* Поставленная задача 1
Продублируйте строки перечня, начав со строки, содержащей «How far is point», и завершив последней строкой перечня.
***** Фрагмент документа *****
Приставка прото-, кроме выполнения функции дистанцирования от монады Лейбница, несёт здесь и свойственную ей лексическую нагрузку, причём двоякую: и как первая -- уникальная, и как первооснова всей материальной иерархии. Обращение к понятию, опорные семантические вехи которого уже известны, свидетельствуют о том, что автор не пребывает в наивном заблуждении, будто бы ему принадлежит приоритет в открытии какого-то неизвестного ранее онтологического смысла. Авторские претензии более скромные -- дать более содержательное, чем имелось ранее, толкование уже имеющейся незаурядной идеи, с учётом опыта, привнесённого развитием науки и его философским осмыслением, после её первичной вербализации выдающимися умами. Если всё же актуализировать вопрос приоритетности идеи, репрезентируемой понятием «монада», то её существенные моменты достаточно определенно сформулировали два великих мыслителя средневековья. Вначале Джордано Бруно, в сочинении «О причине, начале и едином» Бруно Дж. О причине, начале и едином // Диалоги. -- М.: Госполитиздат, 1949. -- 552 с., а позднее Готфрид Вильгельм Лейбниц. Последнего, судя даже по названию его труда -- «Монадология» Лейбниц Г. В. Монадология // Сочинения в четырех томах. Том 1. -- М.: «Мысль», 1982. -- 636 с., где он артикулировал свойства монады, можно по праву считать основоположником «теории» монад. И хотя имя Лейбница прочно вписано в историю философии, а также математики, физики, механики и прочая, прочая, и он не нуждается в чьём-либо покровительстве, следует констатировать, что его метафизика незаслуженно находится на периферии философского поля, в лучшем случае стоит особняком.
*****
* Поставленная задача 2
Назовите все области знания, в историю которых, согласно фрагменту документа, прочно вписано имя Лейбница.
***** Предоставленный материал *****
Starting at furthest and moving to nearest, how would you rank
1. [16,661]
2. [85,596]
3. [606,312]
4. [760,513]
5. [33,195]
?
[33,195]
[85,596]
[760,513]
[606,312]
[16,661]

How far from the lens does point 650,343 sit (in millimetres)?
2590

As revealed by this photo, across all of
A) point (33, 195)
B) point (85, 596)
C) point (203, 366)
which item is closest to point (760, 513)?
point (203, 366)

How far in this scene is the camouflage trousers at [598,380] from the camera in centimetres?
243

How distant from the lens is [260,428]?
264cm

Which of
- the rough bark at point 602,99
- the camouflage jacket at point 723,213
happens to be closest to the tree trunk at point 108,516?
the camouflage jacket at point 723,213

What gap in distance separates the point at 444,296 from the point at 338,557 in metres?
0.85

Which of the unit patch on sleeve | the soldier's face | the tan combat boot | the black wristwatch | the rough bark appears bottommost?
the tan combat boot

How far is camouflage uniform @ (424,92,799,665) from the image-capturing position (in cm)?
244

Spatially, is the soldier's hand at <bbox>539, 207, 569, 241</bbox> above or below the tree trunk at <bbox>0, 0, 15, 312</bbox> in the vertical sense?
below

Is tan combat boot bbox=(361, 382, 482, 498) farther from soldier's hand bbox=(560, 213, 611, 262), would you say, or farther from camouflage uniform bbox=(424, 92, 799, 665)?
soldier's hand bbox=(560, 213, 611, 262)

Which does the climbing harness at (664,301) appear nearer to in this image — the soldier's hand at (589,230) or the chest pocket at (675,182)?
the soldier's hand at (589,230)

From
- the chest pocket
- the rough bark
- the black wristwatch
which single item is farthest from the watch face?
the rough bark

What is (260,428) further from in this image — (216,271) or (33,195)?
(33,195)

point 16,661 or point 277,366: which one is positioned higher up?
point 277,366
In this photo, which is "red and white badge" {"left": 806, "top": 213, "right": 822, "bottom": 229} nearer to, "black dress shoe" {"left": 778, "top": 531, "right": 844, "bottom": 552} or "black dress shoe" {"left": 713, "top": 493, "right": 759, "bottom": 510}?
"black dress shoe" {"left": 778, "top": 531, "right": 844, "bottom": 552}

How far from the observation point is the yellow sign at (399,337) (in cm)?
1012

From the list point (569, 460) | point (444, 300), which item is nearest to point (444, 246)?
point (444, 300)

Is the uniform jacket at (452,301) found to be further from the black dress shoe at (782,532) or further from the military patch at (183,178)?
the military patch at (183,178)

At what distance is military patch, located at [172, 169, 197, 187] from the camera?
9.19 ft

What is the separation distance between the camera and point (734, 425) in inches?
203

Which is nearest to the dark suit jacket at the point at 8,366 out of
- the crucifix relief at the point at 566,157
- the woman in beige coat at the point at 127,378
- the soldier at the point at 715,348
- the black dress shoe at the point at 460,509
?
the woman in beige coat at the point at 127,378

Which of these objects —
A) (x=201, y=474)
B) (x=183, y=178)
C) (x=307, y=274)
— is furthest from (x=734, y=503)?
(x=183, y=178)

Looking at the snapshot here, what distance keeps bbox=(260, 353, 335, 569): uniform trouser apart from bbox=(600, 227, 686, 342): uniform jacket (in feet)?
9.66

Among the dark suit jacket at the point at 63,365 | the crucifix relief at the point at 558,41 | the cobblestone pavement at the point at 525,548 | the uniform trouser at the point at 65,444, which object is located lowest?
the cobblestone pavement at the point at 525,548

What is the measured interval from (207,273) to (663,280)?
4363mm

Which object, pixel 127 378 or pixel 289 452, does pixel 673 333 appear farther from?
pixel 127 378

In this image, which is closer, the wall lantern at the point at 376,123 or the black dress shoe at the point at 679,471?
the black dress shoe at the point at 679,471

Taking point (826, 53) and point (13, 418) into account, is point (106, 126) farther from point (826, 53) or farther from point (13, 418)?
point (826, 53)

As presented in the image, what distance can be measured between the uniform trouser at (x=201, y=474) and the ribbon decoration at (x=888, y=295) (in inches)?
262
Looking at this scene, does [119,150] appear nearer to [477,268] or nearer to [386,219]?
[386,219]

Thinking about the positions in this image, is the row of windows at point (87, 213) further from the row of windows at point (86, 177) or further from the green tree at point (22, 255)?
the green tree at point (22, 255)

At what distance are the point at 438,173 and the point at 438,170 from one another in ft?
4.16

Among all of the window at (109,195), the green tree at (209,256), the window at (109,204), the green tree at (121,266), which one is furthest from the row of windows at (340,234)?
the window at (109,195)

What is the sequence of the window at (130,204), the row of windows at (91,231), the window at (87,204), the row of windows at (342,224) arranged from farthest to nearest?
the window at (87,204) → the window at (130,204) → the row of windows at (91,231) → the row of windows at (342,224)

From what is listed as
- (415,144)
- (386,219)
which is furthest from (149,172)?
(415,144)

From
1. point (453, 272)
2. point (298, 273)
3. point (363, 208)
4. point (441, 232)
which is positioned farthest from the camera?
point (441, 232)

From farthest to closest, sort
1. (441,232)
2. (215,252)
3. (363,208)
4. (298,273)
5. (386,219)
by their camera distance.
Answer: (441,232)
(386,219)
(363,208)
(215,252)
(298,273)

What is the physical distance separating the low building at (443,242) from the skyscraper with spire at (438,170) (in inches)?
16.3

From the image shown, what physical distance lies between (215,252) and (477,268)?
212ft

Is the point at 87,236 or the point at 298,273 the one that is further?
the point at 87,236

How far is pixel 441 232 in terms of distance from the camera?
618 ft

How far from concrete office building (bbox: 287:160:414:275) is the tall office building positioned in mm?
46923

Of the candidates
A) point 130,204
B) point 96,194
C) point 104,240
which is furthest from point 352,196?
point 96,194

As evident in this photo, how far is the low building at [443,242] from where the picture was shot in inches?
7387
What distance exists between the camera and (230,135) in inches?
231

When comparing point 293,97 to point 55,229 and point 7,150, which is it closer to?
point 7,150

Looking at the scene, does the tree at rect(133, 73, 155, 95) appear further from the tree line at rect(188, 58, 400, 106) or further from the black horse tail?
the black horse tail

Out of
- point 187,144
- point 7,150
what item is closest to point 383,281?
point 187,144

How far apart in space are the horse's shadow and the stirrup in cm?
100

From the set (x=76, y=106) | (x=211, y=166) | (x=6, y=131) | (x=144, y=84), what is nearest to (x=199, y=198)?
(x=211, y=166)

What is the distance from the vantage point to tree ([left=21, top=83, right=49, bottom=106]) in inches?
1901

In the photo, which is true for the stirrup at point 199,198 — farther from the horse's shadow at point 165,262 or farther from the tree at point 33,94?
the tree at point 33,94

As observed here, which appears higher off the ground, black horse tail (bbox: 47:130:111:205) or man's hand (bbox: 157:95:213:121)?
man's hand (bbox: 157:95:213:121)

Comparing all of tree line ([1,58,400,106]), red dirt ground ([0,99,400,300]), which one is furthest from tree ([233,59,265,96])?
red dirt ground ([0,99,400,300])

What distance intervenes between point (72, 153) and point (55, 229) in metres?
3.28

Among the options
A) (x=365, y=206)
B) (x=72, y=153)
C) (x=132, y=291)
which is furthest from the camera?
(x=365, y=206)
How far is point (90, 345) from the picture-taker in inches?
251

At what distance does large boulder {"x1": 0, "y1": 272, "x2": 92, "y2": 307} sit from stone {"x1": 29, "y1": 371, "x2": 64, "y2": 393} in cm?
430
*****
* Результат 1
How far is point (90, 345) from the picture-taker in inches?
251

At what distance does large boulder {"x1": 0, "y1": 272, "x2": 92, "y2": 307} sit from stone {"x1": 29, "y1": 371, "x2": 64, "y2": 393} in cm?
430

* Результат 2
Философия, математика, физика, механика.